_Textabschnitt:_
══════════
Seit über einem Jahrhundert verbirgt der Wall die magische Gesellschaft vor Menschenaugen, garantiert Friede und Gleichheit zwischen Menschen und Magiern. Doch in den Schatten tobt ein Krieg um die Vorherrschaft. Jenifer Danvers ist eine Lichtkämpferin. Als ihr Freund und Kampfgefährte stirbt, erwacht mit Alexander Kent ein neuer Erbe der Macht, der von ihr in die Welt der Magie eingeführt werden muss. Keiner von beiden ahnt, dass das Gleichgewicht der Kräfte außer Kontrolle geraten ist. Das Böse holt zum großen Schlag aus, um den Wall endgültig zu zerschmettern. Machtvolle Zauber, gefährliche Artefakte, uralte Katakomben und geheime Archive. Kämpfe mit den Lichtkämpfern und dem Rat des Lichts - Johanna von Orleans, Leonardo da Vinci und viele mehr –, um den Erhalt der Menschheit. (Klappentext)

Beeindruckende 2080 Seiten Fantasy! Das lässt sich nicht mal eben so zusammenfassen. 12 Bände der ersten Staffel der Reihe um Das Erbe der Macht liegen nun hinter mir, und darin geschieht so einiges.

Die Lichtkämpfer verfügen ebenso wie die Schattenkrieger über Magie, doch der Wall, der die Nimags (nichtmagische Menschen) vor den Zauberern schützen soll, drosselt sozusagen die Leistungsfähigkeit der Magier. Damit sind nicht alle einverstanden, und v.a. die Schattenkrieger setzen alles daran, dass der Wall fällt. Die Lichtkämpfer, unterstützt durch die Unsterblichen wie Johanna von Orleans, Einstein, Nofretete oder Edison, bilden den Gegenpol, doch haben sie oft Mühe, den Intrigen der Gegner etwas Passendes entgegenzusetzen.
══════════
_Datensatzinhalt:_
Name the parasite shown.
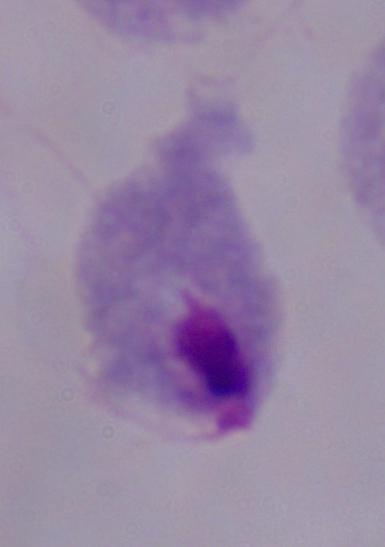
══════════
_Aufgabenstellung:_
(a) Stimmen die folgenden Aussagen mit dem Textabschnitt überein? Antworte jeweils mit Ja oder Nein und zitiere die entscheidenden Worte.
(i) Der Wall verbirgt die magische Gesellschaft seit über einem Jahrhundert.
(ii) Die erste Staffel der Reihe umfasst zehn Bände.
(iii) Die Schattenkrieger wollen den Wall erhalten.
(b) Zitiere bitte aus dem Textabschnitt oben den Teil, der bei den Worten „Beeindruckende 2080 Seiten“ beginnt und nach „etwas Passendes entgegenzusetzen.“ endet.
(c) Beantworte anhand des Textabschnitts:
(i) Wie heißt die Lichtkämpferin, die Alexander Kent in die Welt der Magie einführen muss?
(ii) Wie viele Seiten umfasst die erste Staffel laut Text?
(iii) Wie werden nichtmagische Menschen im Text genannt?

_Lösungen:_
(a)
(i) Ja: „Seit über einem Jahrhundert verbirgt der Wall die magische Gesellschaft vor Menschenaugen“
(ii) Nein: „12 Bände der ersten Staffel der Reihe um Das Erbe der Macht“
(iii) Nein: „v.a. die Schattenkrieger setzen alles daran, dass der Wall fällt“

(b)
Beeindruckende 2080 Seiten Fantasy! Das lässt sich nicht mal eben so zusammenfassen. 12 Bände der ersten Staffel der Reihe um Das Erbe der Macht liegen nun hinter mir, und darin geschieht so einiges.

Die Lichtkämpfer verfügen ebenso wie die Schattenkrieger über Magie, doch der Wall, der die Nimags (nichtmagische Menschen) vor den Zauberern schützen soll, drosselt sozusagen die Leistungsfähigkeit der Magier. Damit sind nicht alle einverstanden, und v.a. die Schattenkrieger setzen alles daran, dass der Wall fällt. Die Lichtkämpfer, unterstützt durch die Unsterblichen wie Johanna von Orleans, Einstein, Nofretete oder Edison, bilden den Gegenpol, doch haben sie oft Mühe, den Intrigen der Gegner etwas Passendes entgegenzusetzen.

(c)
(i) Jenifer Danvers
(ii) 2080 Seiten
(iii) Nimags